Placement groups are down
Understand and troubleshoot placement groups that are in a down state.
The ceph health detail command reports that some placement groups are down. For example,
HEALTH_ERR 7 pgs degraded; 12 pgs down; 12 pgs peering; 1 pgs recovering; 6 pgs stuck unclean; 114/3300 degraded (3.455%); 1/3 in osds are down ... pg 0.5 is down+peering pg 1.4 is down+peering ... osd.1 is down since epoch 69, last address 192.168.106.220:6801/8651
What this means
In certain cases, the peering process can be blocked, which prevents a placement group from becoming active and usable. Usually, a failure of an OSD causes the peering failures.
For more information, see Ceph OSD peering.
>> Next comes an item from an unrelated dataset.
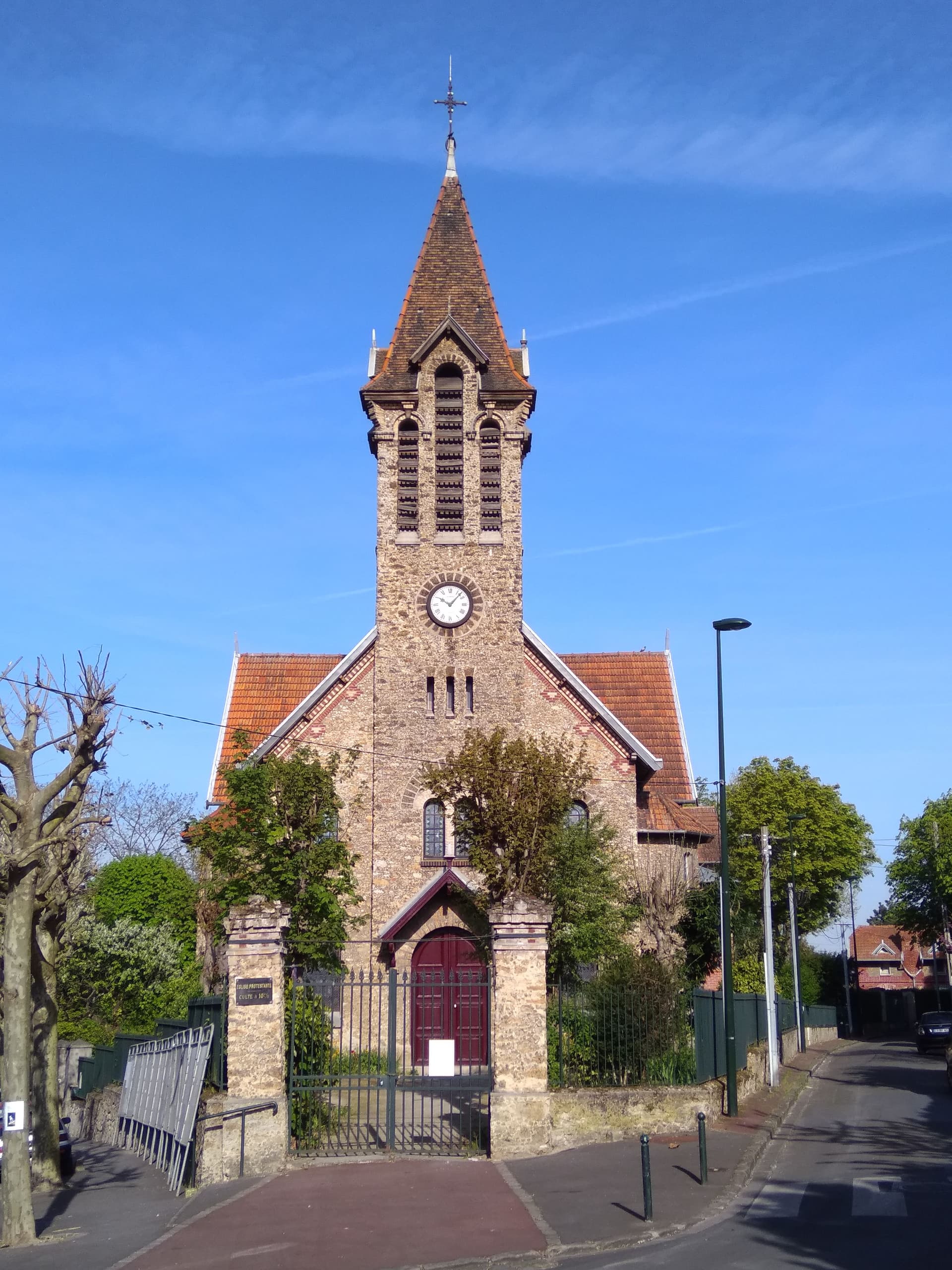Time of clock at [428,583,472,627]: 10:07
Troubleshooting this problem
Determine what blocks the peering process.
ceph pg ID query
Replace ID with the ID of the placement group that is down.For example,
[ceph: root@host01 /]# ceph pg 0.5 query
{ "state": "down+peering",
...
"recovery_state": [
{ "name": "Started\/Primary\/Peering\/GetInfo",
"enter_time": "2021-08-06 14:40:16.169679",
"requested_info_from": []},
{ "name": "Started\/Primary\/Peering",
"enter_time": "2021-08-06 14:40:16.169659",
"probing_osds": [
0,
1],
"blocked": "peering is blocked due to down osds",
"down_osds_we_would_probe": [
1],
"peering_blocked_by": [
{ "osd": 1,
"current_lost_at": 0,
"comment": "starting or marking this osd lost may let us proceed"}]},
{ "name": "Started",
"enter_time": "2021-08-06 14:40:16.169513"}
]
}
The recovery_state section includes information on why the peering process is blocked.
- If the output includes the peering is blocked due to down osds error message, see Down OSDs.
-
If you see any other error message, open a support ticket with IBM Support.